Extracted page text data
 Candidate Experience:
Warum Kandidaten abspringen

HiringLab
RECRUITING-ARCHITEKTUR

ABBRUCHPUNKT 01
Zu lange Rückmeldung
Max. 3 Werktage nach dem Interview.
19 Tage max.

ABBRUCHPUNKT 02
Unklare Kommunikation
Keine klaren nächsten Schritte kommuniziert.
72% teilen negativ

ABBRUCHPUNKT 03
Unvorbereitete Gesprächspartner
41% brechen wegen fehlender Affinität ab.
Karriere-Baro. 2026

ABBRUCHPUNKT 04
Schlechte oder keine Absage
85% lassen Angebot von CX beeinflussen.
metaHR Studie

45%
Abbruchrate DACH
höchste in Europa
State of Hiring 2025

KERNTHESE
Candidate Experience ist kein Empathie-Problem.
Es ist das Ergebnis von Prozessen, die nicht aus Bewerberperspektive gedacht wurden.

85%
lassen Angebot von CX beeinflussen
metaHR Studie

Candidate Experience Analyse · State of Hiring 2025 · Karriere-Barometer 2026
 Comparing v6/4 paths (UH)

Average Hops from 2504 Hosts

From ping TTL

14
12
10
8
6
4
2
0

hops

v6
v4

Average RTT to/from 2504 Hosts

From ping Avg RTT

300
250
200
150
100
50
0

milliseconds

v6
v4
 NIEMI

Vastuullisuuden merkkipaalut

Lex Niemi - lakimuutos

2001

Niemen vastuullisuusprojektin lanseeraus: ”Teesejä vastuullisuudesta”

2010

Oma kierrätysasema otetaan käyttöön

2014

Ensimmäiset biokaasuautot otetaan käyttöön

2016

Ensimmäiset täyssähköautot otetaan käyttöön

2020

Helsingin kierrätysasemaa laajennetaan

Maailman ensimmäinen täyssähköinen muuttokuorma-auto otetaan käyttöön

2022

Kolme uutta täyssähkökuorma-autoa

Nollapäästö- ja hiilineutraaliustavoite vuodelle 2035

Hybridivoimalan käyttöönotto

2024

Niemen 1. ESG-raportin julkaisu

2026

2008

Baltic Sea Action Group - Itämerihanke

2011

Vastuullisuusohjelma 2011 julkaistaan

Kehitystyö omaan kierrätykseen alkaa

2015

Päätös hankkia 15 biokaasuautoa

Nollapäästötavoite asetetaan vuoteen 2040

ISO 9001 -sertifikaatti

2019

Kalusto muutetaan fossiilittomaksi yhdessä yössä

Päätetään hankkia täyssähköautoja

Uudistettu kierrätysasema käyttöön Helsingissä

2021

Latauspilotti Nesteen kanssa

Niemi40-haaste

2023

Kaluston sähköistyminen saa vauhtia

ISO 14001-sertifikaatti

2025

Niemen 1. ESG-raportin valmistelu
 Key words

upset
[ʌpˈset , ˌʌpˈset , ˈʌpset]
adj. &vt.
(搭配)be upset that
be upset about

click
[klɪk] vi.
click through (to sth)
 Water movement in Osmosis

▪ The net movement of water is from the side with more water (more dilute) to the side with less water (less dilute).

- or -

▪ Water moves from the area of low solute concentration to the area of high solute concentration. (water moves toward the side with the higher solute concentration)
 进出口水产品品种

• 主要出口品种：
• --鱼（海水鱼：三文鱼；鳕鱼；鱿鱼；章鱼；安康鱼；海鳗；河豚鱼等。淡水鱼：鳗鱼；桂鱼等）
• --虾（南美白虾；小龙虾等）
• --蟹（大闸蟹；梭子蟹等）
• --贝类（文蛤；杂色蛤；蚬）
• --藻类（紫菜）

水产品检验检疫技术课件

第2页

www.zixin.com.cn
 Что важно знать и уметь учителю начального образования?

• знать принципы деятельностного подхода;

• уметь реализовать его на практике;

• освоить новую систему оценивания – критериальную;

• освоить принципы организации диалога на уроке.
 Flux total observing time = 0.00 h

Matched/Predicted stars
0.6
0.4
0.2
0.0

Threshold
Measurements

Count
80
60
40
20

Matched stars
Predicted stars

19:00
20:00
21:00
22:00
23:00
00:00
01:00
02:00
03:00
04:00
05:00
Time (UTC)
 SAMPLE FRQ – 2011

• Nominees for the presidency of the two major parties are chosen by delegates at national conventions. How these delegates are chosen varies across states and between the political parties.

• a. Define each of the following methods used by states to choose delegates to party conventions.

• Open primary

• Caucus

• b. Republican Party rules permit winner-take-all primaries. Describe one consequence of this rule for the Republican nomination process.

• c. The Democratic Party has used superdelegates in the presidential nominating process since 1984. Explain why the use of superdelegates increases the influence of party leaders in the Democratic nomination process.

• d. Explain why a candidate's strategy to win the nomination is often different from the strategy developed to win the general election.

TASK OBJECTIVE: The answer must be every line from the entries above that holds the string "used".

REPLY TO THE TASK:
• a. Define each of the following methods used by states to choose delegates to party conventions.
• c. The Democratic Party has used superdelegates in the presidential nominating process since 1984. Explain why the use of superdelegates increases the influence of party leaders in the Democratic nomination process.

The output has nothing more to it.